- Data shown:

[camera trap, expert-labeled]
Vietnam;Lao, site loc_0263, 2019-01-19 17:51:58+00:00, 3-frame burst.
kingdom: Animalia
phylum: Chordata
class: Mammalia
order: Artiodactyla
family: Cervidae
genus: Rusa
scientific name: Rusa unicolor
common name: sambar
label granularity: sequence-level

- Task prompt: Exactly reproduce the entries in their entirety.

- Response below:
[camera trap, expert-labeled]
Vietnam;Lao, site loc_0263, 2019-01-19 17:51:58+00:00, 3-frame burst.
kingdom: Animalia
phylum: Chordata
class: Mammalia
order: Artiodactyla
family: Cervidae
genus: Rusa
scientific name: Rusa unicolor
common name: sambar
label granularity: sequence-level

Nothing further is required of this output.